Bowyer feels confident he can live up to the expectations with a strong finish.

"There's a reason there's some pressure," Bowyer said. "It's because we've performed here, and we need to do it again. I feel like we can back that up, and I'm fairly confident in that. This is just one of those tracks where you just kind of go in, and usually things work out, you know?

"(But) you don't take that for granted. I did run out of gas leading here one time, and I think I finished like 25th (actually 26th in last year's Chase race), so that wasn't much fun."

If Bowyer is to win on Sunday, he'll have to beat Denny Hamlin, who earlier this week called his shot and promised to win the race. Hamlin was fastest in qualifying trim in Friday's opening practice, with Bowyer ninth.

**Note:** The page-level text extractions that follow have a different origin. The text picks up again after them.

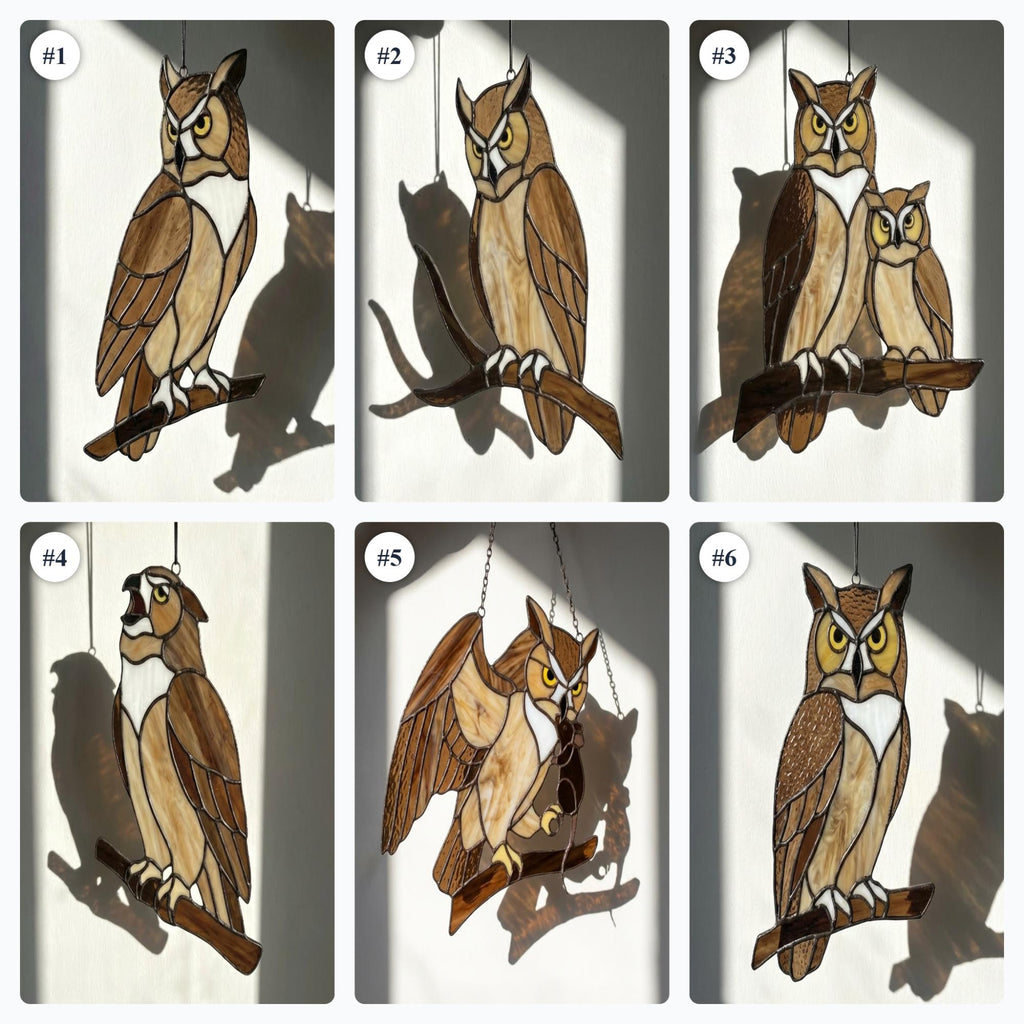 #1

#2

#3

#4

#5

#6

"I guess he enjoys pressure, because that certainly places a lot of pressure on you," Bowyer said of Hamlin's promise. "Who knows? I'm going to call his bluff."

LOOKING AHEAD

Most Chase contenders are focused on the one-mile flat track at Loudon, but Jimmie Johnson took a moment to reflect on the third race track in the Chase, one-mile, high-banked concrete Dover.

If Johnson looks on Dover more fondly than most other drivers do, there's a reason. The five-time Cup champion is a seven-time winner at the Monster Mile, with a record that includes victories at Chase races there in 2005, 2009 and 2010. Johnson also won the spring race at Dover this year and expects to run the same car in the Sept. 30 AAA 400.

"So far it's been a great track for us," Johnson said. "If we can run up front and kind of control the race and control who we are racing around, I feel like we can make up a lot or hopefully distance ourselves.

"I want to come out of (New Hampshire) with the points lead, and hopefully we can distance ourselves from the guys."